* Begin The input *
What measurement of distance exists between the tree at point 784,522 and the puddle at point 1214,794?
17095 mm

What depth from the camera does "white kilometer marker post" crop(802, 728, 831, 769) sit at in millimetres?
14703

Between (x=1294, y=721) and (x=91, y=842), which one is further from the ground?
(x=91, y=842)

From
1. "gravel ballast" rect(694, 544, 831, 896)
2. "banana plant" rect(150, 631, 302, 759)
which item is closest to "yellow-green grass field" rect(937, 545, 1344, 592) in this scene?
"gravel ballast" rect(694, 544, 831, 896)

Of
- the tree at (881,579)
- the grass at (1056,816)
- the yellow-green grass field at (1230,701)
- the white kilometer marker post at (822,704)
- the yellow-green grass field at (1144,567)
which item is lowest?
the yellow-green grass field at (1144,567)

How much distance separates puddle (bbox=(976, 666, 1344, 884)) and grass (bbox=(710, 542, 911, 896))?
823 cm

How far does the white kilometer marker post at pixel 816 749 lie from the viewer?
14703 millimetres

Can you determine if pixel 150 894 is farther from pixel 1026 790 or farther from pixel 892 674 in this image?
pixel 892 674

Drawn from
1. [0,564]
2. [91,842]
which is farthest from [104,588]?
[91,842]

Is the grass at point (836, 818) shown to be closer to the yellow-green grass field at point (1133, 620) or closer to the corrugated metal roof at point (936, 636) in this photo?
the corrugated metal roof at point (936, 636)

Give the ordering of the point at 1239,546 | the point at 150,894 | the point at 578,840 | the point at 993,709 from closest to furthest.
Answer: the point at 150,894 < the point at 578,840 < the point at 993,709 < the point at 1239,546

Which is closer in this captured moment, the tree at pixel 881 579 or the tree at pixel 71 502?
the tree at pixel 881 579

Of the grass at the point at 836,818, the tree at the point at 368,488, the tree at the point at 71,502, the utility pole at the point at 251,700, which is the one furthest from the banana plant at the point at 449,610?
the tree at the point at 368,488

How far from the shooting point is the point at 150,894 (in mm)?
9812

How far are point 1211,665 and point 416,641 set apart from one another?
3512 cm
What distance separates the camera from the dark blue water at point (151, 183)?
* End The input *
Problem description
Nothing but the lines from the line with "What depth from" to the last line of the listing above should appear; please retype them exactly, both ends included.

Complete answer
What depth from the camera does "white kilometer marker post" crop(802, 728, 831, 769) sit at in millimetres?
14703

Between (x=1294, y=721) and (x=91, y=842), which one is further from the ground?
(x=91, y=842)

From
1. "gravel ballast" rect(694, 544, 831, 896)
2. "banana plant" rect(150, 631, 302, 759)
which item is closest to "yellow-green grass field" rect(937, 545, 1344, 592) in this scene?
"gravel ballast" rect(694, 544, 831, 896)

Of
- the tree at (881,579)
- the grass at (1056,816)
- the yellow-green grass field at (1230,701)
- the white kilometer marker post at (822,704)
- the yellow-green grass field at (1144,567)
which item is lowest?
the yellow-green grass field at (1144,567)

How much distance separates puddle (bbox=(976, 666, 1344, 884)) and grass (bbox=(710, 542, 911, 896))?
823 cm

How far does the white kilometer marker post at pixel 816 749 lie from the viewer?
14703 millimetres

Can you determine if pixel 150 894 is farther from pixel 1026 790 or farther from pixel 892 674 in this image?
pixel 892 674

Drawn from
1. [0,564]
2. [91,842]
which is farthest from [104,588]?
[91,842]

Is the grass at point (836, 818) shown to be closer to the yellow-green grass field at point (1133, 620) or closer to the corrugated metal roof at point (936, 636) in this photo?
the corrugated metal roof at point (936, 636)

Give the ordering of the point at 1239,546 | the point at 150,894 | the point at 578,840 | the point at 993,709 from closest to furthest.
Answer: the point at 150,894 < the point at 578,840 < the point at 993,709 < the point at 1239,546

Which is closer in this captured moment, the tree at pixel 881 579 or the tree at pixel 71 502?
the tree at pixel 881 579

Of the grass at the point at 836,818, the tree at the point at 368,488, the tree at the point at 71,502, the utility pole at the point at 251,700, which is the one furthest from the banana plant at the point at 449,610?
the tree at the point at 368,488

How far from the shooting point is the point at 150,894 (in mm)?
9812

How far are point 1211,665 and point 416,641 set apart from one another?
3512 cm
What distance separates the camera from the dark blue water at point (151, 183)?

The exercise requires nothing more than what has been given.